▸ OBJECTIVE: Repeat the items below word for word, starting at the line that contains "What quantity of" and ending at the line that contains "Answer: (235,136)", with both of those lines included.

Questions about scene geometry
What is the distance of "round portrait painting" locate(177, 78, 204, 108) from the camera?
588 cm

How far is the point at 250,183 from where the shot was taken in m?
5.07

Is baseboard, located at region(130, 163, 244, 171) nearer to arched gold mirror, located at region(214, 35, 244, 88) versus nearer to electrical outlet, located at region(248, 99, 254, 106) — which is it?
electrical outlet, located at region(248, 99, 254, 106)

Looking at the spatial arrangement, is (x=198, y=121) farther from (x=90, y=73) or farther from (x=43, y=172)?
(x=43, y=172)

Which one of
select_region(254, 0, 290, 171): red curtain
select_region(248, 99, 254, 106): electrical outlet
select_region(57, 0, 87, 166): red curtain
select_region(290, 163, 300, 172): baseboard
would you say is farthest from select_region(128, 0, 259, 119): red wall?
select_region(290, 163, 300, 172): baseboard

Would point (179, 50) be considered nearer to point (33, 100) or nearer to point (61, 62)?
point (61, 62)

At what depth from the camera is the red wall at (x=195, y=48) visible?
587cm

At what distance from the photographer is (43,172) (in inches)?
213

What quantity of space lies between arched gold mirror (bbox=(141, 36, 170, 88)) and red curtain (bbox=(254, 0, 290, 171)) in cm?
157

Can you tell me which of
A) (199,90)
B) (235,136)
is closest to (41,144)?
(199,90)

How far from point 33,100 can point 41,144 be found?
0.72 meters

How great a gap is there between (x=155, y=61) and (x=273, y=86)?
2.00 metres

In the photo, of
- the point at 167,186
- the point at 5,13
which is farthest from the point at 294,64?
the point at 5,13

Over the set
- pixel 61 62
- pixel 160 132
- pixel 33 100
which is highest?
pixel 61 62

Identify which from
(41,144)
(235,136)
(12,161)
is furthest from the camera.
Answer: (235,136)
---
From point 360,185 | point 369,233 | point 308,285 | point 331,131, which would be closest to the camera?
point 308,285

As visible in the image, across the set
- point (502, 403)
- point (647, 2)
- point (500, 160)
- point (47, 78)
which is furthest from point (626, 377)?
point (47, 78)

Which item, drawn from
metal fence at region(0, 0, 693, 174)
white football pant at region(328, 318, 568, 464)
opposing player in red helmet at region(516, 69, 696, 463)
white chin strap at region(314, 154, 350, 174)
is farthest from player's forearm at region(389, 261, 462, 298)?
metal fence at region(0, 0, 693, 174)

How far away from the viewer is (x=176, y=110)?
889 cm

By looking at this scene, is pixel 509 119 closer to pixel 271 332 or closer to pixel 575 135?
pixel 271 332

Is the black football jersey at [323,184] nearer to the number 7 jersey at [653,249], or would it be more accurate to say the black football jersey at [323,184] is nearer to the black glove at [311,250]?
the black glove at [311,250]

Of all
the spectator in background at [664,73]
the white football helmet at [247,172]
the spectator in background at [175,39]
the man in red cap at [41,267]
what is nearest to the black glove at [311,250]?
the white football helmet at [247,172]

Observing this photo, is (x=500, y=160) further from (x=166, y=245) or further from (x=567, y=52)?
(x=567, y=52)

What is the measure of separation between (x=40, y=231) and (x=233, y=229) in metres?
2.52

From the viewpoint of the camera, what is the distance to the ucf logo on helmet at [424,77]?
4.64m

▸ SOLUTION TO THIS EXERCISE:
What quantity of space lies between arched gold mirror (bbox=(141, 36, 170, 88)) and red curtain (bbox=(254, 0, 290, 171)) in cm?
157

Can you tell me which of
A) (199,90)
B) (235,136)
is closest to (41,144)?
(199,90)

How far from point 33,100 can point 41,144 be found?
0.72 meters

How great a gap is there between (x=155, y=61) and (x=273, y=86)?
2.00 metres

In the photo, of
- the point at 167,186
- the point at 5,13
which is farthest from the point at 294,64?
the point at 5,13

Over the set
- pixel 61 62
- pixel 160 132
- pixel 33 100
which is highest?
pixel 61 62

Identify which from
(41,144)
(235,136)
(12,161)
is furthest from the camera.
Answer: (235,136)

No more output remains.